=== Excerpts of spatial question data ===
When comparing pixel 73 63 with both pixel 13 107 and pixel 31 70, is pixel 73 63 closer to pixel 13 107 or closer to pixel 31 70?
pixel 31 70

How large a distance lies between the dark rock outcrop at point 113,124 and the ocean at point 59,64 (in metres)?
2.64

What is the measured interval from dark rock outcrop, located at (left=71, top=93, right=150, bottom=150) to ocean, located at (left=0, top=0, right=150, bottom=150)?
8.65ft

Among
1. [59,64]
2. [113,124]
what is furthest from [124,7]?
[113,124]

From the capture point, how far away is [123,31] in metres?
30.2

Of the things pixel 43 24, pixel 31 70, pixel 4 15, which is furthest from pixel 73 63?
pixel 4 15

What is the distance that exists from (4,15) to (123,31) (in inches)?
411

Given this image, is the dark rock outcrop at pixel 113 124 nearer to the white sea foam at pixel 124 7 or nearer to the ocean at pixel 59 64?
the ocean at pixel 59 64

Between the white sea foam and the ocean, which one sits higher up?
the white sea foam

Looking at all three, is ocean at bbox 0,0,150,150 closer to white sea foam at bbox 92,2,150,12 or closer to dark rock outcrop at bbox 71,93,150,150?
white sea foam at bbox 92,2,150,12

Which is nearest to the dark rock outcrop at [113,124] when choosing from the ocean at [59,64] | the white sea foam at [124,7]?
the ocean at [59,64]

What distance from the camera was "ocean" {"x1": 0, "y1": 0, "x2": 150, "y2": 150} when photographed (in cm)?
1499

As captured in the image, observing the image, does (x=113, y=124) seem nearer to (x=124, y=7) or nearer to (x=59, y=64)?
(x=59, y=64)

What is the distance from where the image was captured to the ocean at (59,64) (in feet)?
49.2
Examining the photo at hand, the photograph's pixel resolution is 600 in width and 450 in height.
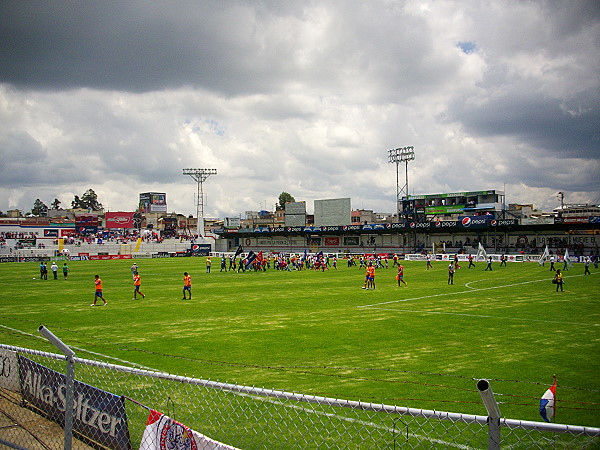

=== EXERCISE GOAL ===
Copy the records verbatim from the line containing "As captured in" through the end of the records, leaving out the pictures.

=== ANSWER ===
As captured in the image, observing the image, does (x=113, y=124) seem nearer to (x=124, y=7) or nearer to (x=59, y=64)?
(x=59, y=64)

What is the distance from where the image was captured to the ocean at (59,64) (in feet)?
49.2
Examining the photo at hand, the photograph's pixel resolution is 600 in width and 450 in height.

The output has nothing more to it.